**Selected text**
[start]

Representing the creative future

Janice Lee and the Face of Luxury Consumerism

Janice Lee, originally from Hong Kong, is devoted to the study and interpretation of consumer behavior. As China’s burgeoning middle class goes on extravagant spending-sprees, it raises pressing questions about the globalised luxury market, and the Westernised identity-project it entails. For her degree piece in BA Fashion Communication and Promotion at Central Saint Martins, Janice presented a dystopian CGI (computer generated image) female, mechanically chanting “I bought a Gucci, I bought a story” while she digitally encounters the familiar tropes of the contemporary luxury index. We took this opportunity to speak to Janice about the potential of fashion communication and how we integrate consumerism in the very formation of ourselves.

Janice Lee was born and raised in Hong Kong, but left to study at Parsons in New York at the age of 17. Trying to mix classes between fashion and visual communication, during her 3rd year she decided to study abroad at Central Saint Martins for a semester. In the end, she never returned, as she took a liking for the school. “I never turned my head back to my course at Parsons,” she tells me. “No regrets.” At CSM, she commenced on a BA in Fashion Communication and Promotion, the research-based, vague-yet-prestigious pathway within the Fashion department led by Hywel Davies. “Fashion Communication with Promotion basically sums up as everything within the fashion industry, minus the sewing,” she says. “With this course, you experiment with everything: photography to styling to journalism to graphics: it’s very open ended to your own interpretations of how fashion is communicated. ”

“FASHION COMMUNICATION WITH PROMOTION BASICALLY SUMS UP AS EVERYTHING WITHIN THE FASHION INDUSTRY, MINUS THE SEWING.”

As an observant individual who has been involved with three different continents and their attitudes to fashion, Janice has centered her research in the development of consumer culture. “I have always had some kind of fascination with consumer culture, especially within the luxury index,” she recalls. ”It’s all about marketing and psychology, and really, it just comes down to money. Maybe I’m fascinated with money. What people do with money and what money does to people.” She has witnessed a period of intense expansion of the circulation of luxury goods in her native China, and how the Western luxury market has subsequently targeted Chinese customers in the pursuit for new clientele.

[end]

**Required work**
1 > In the profile of Janice Lee, at what age did she leave Hong Kong to study at Parsons in New York?
2 > In the profile of Janice Lee, list every field she names as something students experiment with in her course.
3 > From the profile of Janice Lee, reproduce the passage that opens with the words containing "Janice Lee and" and closes with "formation of ourselves.".

**Dataset records**
[start]

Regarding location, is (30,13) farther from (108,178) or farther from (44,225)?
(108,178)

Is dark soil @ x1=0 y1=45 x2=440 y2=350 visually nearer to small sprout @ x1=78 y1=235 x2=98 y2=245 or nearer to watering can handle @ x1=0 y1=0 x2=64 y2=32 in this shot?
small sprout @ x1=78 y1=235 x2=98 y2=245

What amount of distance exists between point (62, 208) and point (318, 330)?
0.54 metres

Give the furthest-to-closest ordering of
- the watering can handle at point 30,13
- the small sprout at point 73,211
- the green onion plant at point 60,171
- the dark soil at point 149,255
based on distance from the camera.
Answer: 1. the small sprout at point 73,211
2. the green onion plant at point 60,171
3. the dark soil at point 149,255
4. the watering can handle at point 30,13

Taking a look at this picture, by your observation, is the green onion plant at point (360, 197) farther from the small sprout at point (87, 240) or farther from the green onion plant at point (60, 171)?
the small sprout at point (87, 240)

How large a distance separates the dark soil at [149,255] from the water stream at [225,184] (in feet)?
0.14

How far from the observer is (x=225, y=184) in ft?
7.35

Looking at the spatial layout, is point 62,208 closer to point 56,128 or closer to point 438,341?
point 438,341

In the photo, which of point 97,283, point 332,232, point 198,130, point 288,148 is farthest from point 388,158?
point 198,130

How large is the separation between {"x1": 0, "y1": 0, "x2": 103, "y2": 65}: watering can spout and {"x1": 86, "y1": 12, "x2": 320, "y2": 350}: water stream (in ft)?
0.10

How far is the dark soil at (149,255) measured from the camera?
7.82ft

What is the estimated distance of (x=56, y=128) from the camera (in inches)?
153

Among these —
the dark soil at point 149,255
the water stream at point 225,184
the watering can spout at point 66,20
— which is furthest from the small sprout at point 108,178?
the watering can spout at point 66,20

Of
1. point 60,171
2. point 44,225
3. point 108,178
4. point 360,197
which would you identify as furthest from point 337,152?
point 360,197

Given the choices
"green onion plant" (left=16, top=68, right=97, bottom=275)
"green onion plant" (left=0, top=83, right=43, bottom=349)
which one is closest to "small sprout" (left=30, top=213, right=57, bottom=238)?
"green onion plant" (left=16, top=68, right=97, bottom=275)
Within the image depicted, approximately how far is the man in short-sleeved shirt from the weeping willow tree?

[end]
[start]

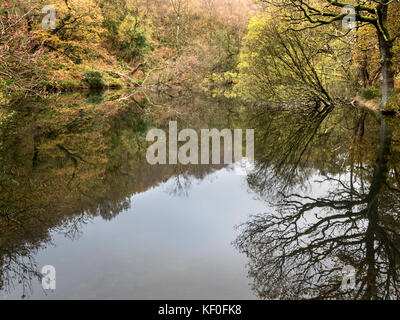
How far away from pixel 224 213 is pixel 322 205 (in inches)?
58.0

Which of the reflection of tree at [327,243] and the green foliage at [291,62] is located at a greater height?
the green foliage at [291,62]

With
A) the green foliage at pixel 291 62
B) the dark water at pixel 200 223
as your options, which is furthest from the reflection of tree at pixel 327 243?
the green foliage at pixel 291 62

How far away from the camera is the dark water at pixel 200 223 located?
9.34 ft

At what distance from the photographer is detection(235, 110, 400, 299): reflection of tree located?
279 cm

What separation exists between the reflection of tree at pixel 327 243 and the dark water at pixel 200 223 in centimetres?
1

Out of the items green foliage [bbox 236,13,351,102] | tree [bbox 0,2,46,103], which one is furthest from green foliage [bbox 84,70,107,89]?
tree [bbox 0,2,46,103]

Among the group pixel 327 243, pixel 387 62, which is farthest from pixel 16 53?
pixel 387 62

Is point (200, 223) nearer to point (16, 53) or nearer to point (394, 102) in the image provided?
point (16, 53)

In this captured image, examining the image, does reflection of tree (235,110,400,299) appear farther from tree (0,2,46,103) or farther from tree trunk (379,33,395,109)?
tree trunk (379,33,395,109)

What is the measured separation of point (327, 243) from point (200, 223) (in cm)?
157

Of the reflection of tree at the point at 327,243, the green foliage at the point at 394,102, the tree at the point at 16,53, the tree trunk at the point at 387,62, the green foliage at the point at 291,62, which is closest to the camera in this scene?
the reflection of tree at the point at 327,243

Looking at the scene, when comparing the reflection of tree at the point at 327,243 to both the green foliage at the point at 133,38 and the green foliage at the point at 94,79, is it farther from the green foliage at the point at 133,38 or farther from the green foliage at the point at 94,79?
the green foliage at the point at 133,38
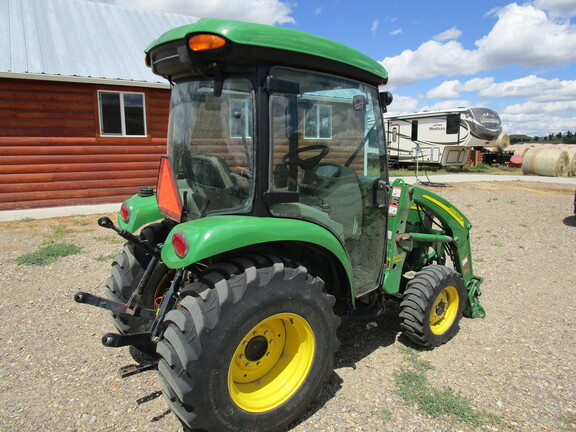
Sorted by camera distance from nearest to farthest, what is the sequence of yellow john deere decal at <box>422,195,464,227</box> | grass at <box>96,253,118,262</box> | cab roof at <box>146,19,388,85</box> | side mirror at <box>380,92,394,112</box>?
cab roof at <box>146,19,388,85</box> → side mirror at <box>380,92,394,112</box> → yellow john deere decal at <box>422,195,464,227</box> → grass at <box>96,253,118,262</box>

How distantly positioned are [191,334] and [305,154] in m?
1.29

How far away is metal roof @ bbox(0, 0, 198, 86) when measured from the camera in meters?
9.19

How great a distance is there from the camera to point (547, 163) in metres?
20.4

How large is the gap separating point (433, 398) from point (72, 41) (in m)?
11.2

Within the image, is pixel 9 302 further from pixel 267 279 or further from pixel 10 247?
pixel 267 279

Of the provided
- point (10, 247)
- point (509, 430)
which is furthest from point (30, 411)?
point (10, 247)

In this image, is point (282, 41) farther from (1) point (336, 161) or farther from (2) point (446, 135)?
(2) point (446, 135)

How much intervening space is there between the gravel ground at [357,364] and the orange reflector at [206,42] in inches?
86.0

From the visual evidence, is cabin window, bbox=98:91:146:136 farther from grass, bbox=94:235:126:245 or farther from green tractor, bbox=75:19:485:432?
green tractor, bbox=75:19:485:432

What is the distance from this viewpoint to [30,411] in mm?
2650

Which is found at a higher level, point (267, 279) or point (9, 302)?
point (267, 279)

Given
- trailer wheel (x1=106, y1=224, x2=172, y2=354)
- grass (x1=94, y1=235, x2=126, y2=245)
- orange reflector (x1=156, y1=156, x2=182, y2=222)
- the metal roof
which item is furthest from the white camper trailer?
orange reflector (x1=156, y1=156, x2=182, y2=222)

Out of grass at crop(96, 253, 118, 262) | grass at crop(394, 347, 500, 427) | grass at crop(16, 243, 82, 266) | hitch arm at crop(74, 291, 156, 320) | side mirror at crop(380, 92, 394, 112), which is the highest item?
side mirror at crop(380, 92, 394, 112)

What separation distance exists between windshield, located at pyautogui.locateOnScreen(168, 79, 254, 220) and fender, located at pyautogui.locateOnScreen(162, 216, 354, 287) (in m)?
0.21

[end]
[start]

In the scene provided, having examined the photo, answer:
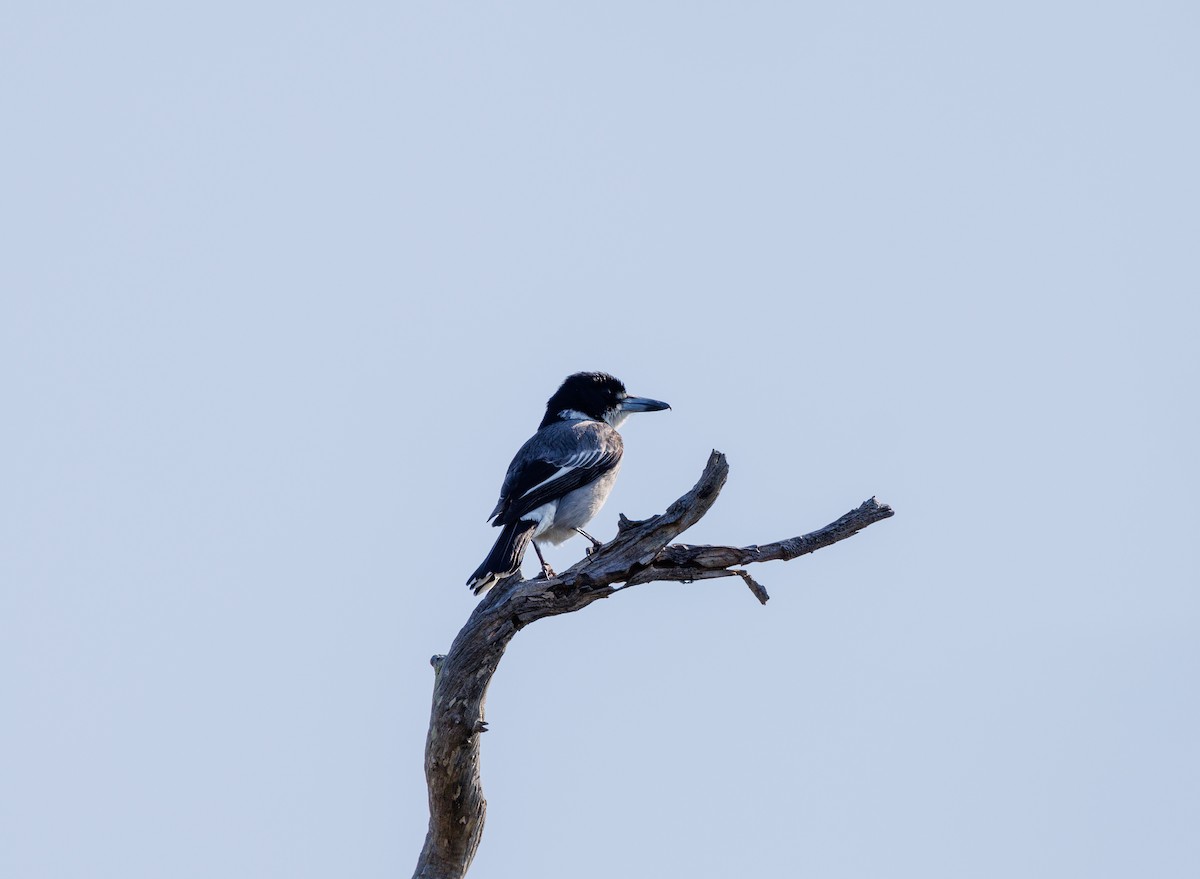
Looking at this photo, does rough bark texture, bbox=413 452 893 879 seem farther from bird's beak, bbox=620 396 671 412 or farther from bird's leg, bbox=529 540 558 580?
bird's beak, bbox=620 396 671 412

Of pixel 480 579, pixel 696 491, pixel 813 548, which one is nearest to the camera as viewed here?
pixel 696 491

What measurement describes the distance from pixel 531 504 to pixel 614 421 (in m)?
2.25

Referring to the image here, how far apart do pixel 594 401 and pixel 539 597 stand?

[end]

**Answers to the exercises**
1 > At 17.

2 > Photography, styling, journalism, graphics

3 >
Janice Lee and the Face of Luxury Consumerism

Janice Lee, originally from Hong Kong, is devoted to the study and interpretation of consumer behavior. As China’s burgeoning middle class goes on extravagant spending-sprees, it raises pressing questions about the globalised luxury market, and the Westernised identity-project it entails. For her degree piece in BA Fashion Communication and Promotion at Central Saint Martins, Janice presented a dystopian CGI (computer generated image) female, mechanically chanting “I bought a Gucci, I bought a story” while she digitally encounters the familiar tropes of the contemporary luxury index. We took this opportunity to speak to Janice about the potential of fashion communication and how we integrate consumerism in the very formation of ourselves.